Ses poèmes m’évoquent ces mots-ci, lus récemment, de Rilke : « Les vers ne sont pas [...] des sentiments [...], ce sont des expériences. Pour écrire un seul vers, il faut avoir beaucoup vu de villes, d’hommes et de choses [...]. Il faut encore avoir été auprès de mourants » (Rainer Maria Rilke, Les Cahiers de Malte Laurids Brigge. Trad. : Maurice Betz, 1910). Ce dix-neuvième numéro de Phœnix montre combien les expériences que Bruno Doucey a vécues depuis l’enfance ont forgé sa voix de poète-romancier. Je me permettrais d’ajouter qu’il faut une besace de vie bien remplie pour écrire des vers dont la simplicité apparente rappelle les mots de René Char, « tirer parti de la simplicité d’une olive » (En trente-trois morceaux et autres poèmes), soit, avec Bruno Doucey, porter « de grands yeux étonnés sur la vie » : des vers écrits avec un cœur qui résiste avec fermeté mais aussi avec compassion : « Chaque matin / Un enfant naît en chantant / Et le murmure d’une main / S’efface devant la mort » (Sept poèmes traduits du grec par le vent de l’été) ; des vers arrimés à la simplicité du concret et du quotidien : « Dans la brise du petit matin / Le linge étendu la veille / Donnait à la terrasse / L’aspect d’une barque / Rentrant au port » (En ton sommeil l’avenir) ; des vers somme toute d’un naturel extraordinaire, limpides, lumineux (qui ne sont pas sans rappeler ceux du poète grec Yannis Ritsos, que les éditions Bruno Doucey ont édité, dans de belles traductions d’Anne Personnaz) : « Dans ce pays / Une seule jarre enferme plus d’eau fraîche / Que n’en contient le ciel » (Sept poèmes traduits du grec par le vent de l’été).
Les poèmes d’amour de Doucey que Phœnix nous donne à lire, adressés à sa compagne Murielle Szac, font également revenir à Char, à sa félicité, éprouvée au réveil, auprès de l’aimée : « J’ai pesé de tout mon désir / Sur ta beauté matinale » (« Gravité », Fureur et mystère).

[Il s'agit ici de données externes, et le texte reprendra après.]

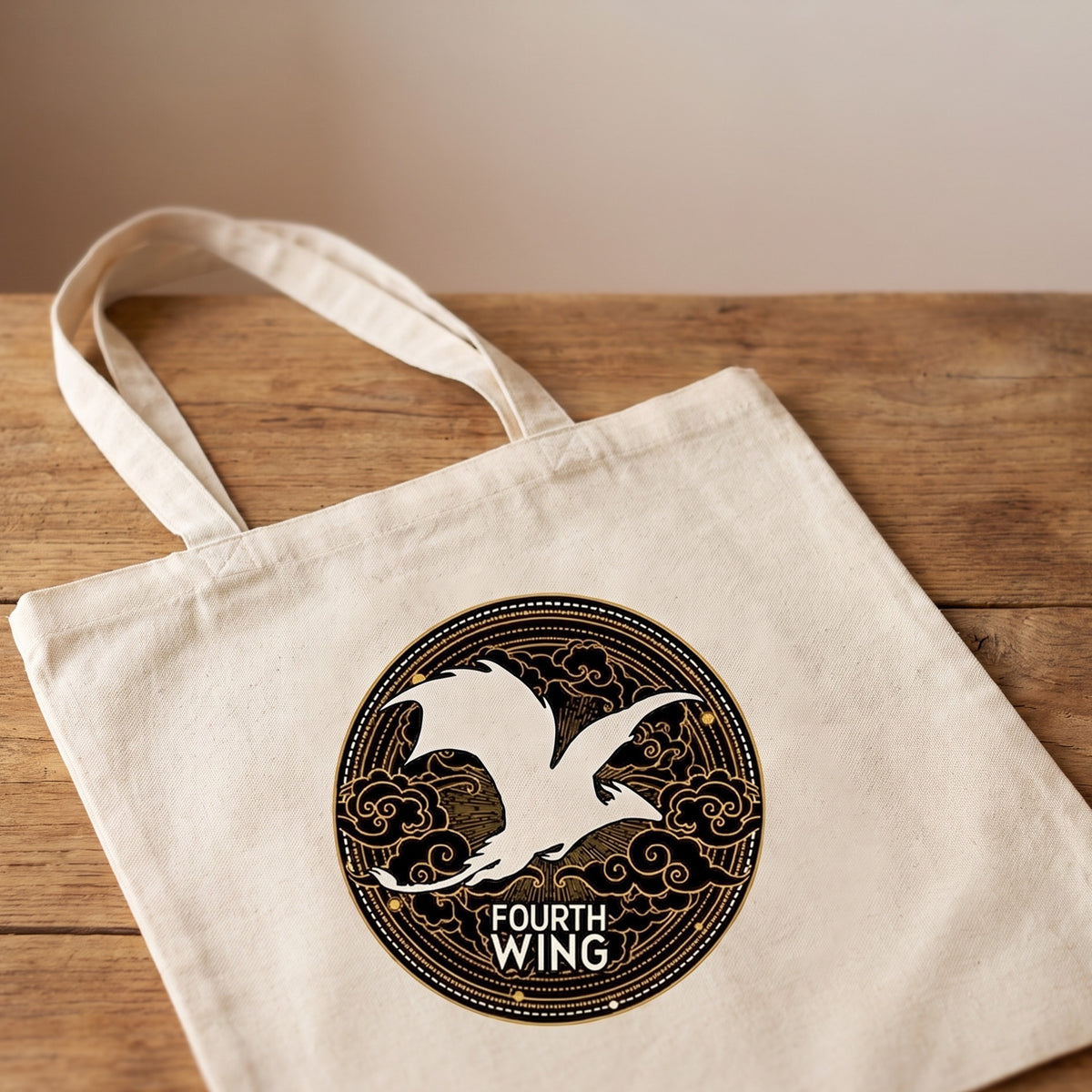 Image produit Fourth Wing - Tote bag Dragon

Le vers de Doucey, « Tout semblait habité par une seule raison de vivre » (« La naissance du monde », En ton sommeil l’avenir), parle de poésie vivante, qui repousse les murs, et d’espoir, qui porte « l’indomptée rafale du vent » (Yannis Ritsos, Symphonie du printemps) et la lumière s’engouffrant par les fenêtres que cette poésie crée. « Ici, le poème est l’acte », dit Stéphane Bataillon, dans sa recension du Livre des déserts, édité par Bruno Doucey ; acte de résistance, acte d’amour : « Se réveiller à tes côtés / c’est se sentir deux fois vivant » (Cinq propositions pour un évangile du petit jour selon M.S.).
Le reste de ce dix-neuvième opus de la trimestrielle revue de poésie Phœnix ne dément pas cette viatlité, avec un partage des voix de Merlin Barthélémy, Guy Torrens, Jacques Lucchesi, Corinne Le Lepvrier (et sa langue délicieusement hardie, déliée), Téric Boucebci, Joël-Claude Meffre, Olivier Domerg, Khalid El Morabethi, Laurent Grison, Henri-Louis Pallen, Odile Vecciani, Lionel Mazari, et des poèmes lyriques, et bilingues tchèque-français, du poète-psychiatre Jan Cimický, la « Voix d’ailleurs » de ce généreux volume de presque 160 pages. Sans oublier les « Sporades », les « Notes en archipel », et les compte-rendus de lecture (dont ceux qui louent les nouveaux recueils de nos collaboratrices Roselyne Sibille et Isabelle Lévesque). Longue vie à Phœnix.